In 1936, he was recruited to serve in the influential position of Public Safety Director in Cleveland. Ness was chiefly responsible for law enforcement, emergency services, traffic control and other city operations.

Organized crime also had a grip on that city. Its police department was corrupt and inefficient. Youth gangs terrorized many neighborhoods and extortionists siphoned much of the profit from post-Depression businesses. 

In a span of seven years, reforms that were spearheaded by Ness transformed Cleveland into a model of urban governance and a national award as America’s Safest City.

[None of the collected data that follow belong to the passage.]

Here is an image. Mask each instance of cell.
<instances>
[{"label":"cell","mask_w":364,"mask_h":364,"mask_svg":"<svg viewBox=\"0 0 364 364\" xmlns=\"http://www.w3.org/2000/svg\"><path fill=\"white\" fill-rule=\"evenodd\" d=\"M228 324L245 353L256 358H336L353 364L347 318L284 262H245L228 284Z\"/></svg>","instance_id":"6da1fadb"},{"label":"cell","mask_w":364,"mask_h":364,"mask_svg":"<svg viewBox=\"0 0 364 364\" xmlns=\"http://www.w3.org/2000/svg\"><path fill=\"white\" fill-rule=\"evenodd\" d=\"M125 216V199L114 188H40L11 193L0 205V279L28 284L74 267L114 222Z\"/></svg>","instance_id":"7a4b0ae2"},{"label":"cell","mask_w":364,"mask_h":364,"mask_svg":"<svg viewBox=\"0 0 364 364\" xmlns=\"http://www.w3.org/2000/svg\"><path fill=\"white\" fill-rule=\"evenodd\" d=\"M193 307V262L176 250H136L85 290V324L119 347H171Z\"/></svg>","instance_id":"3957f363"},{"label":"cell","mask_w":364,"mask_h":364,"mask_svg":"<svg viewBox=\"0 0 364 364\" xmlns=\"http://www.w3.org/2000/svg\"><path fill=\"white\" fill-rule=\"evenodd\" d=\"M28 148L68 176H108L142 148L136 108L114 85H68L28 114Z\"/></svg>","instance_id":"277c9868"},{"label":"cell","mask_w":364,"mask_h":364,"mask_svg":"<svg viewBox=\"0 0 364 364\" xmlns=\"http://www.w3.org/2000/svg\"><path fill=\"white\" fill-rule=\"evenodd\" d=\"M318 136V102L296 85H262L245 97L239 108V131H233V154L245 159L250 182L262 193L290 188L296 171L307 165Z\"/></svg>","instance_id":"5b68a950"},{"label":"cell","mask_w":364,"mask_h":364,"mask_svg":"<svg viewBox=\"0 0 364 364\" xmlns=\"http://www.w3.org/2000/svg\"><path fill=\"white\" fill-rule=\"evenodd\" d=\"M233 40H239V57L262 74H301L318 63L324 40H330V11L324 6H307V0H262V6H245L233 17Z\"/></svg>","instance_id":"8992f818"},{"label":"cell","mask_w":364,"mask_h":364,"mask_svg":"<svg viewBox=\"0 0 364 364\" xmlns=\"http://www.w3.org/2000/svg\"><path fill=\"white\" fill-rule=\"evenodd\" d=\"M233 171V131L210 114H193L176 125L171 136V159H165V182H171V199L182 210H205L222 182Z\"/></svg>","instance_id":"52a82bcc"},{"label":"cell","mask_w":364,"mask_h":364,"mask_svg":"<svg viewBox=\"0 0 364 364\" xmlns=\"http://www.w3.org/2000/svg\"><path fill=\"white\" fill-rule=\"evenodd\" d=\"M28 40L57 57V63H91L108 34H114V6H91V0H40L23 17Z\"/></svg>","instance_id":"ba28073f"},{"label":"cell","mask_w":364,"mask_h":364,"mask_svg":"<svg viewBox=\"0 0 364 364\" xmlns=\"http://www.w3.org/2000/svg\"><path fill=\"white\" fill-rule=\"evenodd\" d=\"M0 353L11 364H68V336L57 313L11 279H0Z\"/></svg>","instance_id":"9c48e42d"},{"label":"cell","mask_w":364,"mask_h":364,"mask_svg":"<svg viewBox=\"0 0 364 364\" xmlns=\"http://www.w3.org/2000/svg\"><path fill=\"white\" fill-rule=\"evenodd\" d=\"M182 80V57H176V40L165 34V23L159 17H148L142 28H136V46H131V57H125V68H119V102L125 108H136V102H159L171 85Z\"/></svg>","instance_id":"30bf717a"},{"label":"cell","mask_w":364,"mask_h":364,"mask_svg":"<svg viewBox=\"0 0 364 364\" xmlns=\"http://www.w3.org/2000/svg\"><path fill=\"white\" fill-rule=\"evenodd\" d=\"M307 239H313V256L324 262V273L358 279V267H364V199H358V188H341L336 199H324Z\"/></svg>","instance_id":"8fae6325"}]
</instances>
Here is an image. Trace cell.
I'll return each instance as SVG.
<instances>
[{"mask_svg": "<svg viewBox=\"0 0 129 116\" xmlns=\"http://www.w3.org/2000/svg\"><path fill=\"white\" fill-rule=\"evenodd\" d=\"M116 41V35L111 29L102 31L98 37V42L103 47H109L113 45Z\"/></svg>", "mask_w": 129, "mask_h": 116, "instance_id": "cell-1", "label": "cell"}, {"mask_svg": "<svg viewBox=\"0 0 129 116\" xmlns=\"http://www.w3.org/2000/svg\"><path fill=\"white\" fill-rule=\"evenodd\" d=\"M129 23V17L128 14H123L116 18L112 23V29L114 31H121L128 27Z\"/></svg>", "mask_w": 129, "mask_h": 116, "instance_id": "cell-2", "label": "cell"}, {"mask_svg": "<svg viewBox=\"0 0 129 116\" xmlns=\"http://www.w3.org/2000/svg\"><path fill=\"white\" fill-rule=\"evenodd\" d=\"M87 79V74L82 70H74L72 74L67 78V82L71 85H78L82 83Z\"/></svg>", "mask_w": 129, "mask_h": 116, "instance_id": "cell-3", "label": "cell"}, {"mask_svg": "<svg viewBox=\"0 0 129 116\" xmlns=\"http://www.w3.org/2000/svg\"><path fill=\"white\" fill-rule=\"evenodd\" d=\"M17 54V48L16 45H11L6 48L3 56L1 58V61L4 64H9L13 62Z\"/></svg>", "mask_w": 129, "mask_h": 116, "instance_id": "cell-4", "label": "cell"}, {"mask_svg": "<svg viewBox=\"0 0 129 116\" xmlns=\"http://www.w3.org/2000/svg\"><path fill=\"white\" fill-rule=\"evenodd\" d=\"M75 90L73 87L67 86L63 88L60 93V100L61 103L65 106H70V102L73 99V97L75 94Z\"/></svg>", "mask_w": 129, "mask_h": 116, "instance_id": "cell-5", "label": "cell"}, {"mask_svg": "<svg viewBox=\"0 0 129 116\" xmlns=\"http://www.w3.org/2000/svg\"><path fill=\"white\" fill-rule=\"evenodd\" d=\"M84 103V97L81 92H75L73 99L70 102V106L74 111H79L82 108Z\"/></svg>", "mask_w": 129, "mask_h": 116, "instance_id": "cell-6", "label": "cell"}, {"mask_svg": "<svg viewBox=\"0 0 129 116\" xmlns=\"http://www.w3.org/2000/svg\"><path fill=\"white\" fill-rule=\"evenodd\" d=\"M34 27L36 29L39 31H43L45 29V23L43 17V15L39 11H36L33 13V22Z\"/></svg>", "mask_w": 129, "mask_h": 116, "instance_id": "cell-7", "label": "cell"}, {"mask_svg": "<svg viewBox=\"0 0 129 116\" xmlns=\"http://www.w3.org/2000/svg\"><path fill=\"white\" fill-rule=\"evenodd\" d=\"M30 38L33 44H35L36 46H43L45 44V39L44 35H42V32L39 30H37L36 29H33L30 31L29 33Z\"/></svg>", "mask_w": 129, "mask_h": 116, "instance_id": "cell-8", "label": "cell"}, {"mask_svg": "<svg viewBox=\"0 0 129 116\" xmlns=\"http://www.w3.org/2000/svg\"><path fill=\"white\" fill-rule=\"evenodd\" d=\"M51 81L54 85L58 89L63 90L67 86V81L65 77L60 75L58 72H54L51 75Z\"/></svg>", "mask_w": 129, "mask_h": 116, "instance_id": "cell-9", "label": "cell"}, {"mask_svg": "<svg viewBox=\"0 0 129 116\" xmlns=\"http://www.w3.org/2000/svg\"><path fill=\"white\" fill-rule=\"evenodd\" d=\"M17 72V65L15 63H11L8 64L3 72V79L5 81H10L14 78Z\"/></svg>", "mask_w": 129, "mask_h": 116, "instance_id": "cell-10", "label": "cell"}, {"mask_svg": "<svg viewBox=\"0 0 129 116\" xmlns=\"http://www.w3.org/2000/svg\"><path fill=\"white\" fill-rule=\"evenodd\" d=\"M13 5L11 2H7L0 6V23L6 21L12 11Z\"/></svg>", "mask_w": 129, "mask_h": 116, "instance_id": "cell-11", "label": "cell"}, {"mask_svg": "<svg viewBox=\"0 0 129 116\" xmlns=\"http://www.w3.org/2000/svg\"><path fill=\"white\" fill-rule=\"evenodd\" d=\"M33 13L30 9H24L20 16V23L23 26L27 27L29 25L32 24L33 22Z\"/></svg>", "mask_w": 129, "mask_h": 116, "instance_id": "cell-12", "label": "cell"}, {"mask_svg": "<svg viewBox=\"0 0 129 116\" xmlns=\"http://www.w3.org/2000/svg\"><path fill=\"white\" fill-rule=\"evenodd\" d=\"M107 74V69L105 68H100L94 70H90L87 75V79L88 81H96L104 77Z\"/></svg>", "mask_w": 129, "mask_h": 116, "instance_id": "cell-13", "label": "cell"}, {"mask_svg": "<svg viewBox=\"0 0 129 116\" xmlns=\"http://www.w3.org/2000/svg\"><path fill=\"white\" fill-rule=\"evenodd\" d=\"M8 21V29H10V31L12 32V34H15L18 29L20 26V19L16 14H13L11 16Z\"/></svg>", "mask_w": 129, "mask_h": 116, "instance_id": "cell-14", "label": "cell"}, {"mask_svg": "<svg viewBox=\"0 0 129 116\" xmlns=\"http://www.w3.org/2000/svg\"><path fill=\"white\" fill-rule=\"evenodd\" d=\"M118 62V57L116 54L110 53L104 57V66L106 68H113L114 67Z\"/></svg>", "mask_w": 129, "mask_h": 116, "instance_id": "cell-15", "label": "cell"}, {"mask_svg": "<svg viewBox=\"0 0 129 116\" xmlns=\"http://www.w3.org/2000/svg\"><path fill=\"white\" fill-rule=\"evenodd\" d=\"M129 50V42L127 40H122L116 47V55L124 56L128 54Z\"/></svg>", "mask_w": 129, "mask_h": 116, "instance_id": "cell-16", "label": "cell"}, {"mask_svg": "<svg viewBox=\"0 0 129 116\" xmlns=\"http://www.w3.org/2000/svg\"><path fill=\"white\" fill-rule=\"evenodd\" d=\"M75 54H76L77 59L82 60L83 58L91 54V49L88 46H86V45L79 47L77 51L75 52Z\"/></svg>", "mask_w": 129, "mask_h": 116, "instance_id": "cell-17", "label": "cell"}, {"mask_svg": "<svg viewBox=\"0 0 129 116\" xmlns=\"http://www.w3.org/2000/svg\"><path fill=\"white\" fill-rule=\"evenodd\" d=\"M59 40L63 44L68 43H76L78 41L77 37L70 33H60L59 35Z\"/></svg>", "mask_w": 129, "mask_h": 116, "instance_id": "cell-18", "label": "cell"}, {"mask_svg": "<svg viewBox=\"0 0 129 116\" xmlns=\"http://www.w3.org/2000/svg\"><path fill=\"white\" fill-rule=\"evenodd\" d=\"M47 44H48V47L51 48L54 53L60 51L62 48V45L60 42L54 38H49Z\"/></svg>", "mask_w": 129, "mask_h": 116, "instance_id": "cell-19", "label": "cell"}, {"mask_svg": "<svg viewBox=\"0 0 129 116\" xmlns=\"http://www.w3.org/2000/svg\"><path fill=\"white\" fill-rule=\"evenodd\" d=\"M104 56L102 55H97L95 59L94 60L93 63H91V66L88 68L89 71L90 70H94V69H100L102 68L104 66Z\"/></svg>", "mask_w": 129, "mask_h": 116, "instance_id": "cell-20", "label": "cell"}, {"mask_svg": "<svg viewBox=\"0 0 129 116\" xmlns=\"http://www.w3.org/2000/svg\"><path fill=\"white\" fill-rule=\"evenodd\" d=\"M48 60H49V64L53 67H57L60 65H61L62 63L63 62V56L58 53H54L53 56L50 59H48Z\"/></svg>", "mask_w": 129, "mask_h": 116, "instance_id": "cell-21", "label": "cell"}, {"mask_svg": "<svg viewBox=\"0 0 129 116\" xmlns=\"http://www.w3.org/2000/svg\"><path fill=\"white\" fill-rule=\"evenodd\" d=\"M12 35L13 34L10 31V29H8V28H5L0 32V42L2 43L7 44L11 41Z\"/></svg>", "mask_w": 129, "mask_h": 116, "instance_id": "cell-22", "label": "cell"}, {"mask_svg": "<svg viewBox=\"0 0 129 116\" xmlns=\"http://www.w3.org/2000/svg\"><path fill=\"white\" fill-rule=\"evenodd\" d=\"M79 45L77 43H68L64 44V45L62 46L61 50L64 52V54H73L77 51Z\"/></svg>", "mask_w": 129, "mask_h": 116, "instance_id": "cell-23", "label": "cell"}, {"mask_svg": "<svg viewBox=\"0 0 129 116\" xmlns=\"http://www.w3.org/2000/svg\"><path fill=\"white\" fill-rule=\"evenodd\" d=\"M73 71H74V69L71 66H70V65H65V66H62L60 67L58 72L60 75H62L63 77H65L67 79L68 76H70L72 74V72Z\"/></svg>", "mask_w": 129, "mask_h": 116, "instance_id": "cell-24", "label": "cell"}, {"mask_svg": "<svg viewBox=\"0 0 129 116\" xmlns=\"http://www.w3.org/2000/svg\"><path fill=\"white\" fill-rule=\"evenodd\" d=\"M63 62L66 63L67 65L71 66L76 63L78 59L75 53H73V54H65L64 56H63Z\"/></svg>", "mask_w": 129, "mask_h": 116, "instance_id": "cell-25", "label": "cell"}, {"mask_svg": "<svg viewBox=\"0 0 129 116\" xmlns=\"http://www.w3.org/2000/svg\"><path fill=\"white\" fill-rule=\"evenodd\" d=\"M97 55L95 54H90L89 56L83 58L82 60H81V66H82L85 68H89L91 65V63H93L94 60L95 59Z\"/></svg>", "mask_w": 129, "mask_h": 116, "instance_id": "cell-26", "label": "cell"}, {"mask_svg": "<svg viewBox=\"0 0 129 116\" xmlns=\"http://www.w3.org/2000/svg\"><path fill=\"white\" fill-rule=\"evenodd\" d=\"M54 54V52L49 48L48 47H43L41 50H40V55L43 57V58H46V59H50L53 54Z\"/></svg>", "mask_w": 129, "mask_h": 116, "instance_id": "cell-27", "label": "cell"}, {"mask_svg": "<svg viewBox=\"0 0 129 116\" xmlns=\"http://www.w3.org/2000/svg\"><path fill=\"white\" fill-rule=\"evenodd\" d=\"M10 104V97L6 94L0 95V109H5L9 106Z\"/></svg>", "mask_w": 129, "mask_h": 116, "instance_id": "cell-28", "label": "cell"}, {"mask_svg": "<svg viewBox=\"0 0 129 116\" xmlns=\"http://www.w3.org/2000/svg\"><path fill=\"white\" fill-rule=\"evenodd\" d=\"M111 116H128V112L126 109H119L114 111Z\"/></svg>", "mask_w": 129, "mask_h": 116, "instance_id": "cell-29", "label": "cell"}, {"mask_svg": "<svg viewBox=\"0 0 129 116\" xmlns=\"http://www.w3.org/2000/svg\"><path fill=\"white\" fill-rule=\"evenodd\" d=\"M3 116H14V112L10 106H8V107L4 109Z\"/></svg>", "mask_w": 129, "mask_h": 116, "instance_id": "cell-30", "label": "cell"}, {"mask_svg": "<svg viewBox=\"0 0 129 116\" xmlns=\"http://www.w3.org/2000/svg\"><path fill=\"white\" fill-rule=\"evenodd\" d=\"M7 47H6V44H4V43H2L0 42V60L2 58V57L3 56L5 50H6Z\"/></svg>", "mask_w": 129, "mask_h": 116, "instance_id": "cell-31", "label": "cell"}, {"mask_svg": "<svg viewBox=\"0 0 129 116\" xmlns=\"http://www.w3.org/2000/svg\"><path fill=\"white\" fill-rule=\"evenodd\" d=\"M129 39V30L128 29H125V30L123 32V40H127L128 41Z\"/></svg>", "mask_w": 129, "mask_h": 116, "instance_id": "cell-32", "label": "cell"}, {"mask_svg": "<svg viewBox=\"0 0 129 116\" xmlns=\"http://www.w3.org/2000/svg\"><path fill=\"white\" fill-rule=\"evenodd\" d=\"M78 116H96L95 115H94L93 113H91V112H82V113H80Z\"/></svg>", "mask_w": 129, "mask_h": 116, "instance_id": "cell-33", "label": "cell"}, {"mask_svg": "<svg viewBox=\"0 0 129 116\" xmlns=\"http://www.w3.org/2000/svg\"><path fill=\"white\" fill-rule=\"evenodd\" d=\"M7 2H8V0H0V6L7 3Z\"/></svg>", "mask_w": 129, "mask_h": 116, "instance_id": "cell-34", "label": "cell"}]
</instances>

Ness was drafted into service during World War II, but not in a military capacity. He was appointed director of the new Social Protection Agency.The federal government was seeking a high-profile spokesman to warn military recruits against the dangers of venereal disease, and to form alliances with local police and social service agencies for a crackdown on prostitution in communities surrounding military bases. 

After the war, Ness was riding high for a short time as board chairman for the Diebold Safe& Lock Company in Canton, Ohio, but he made a fateful decision to run for mayor in Cleveland against a popular incumbent who defeated him by a two-to-one margin.
He drifted between several jobs in the Cleveland area before arriving in Coudersport, Pa., where he died of heart disease in 1957.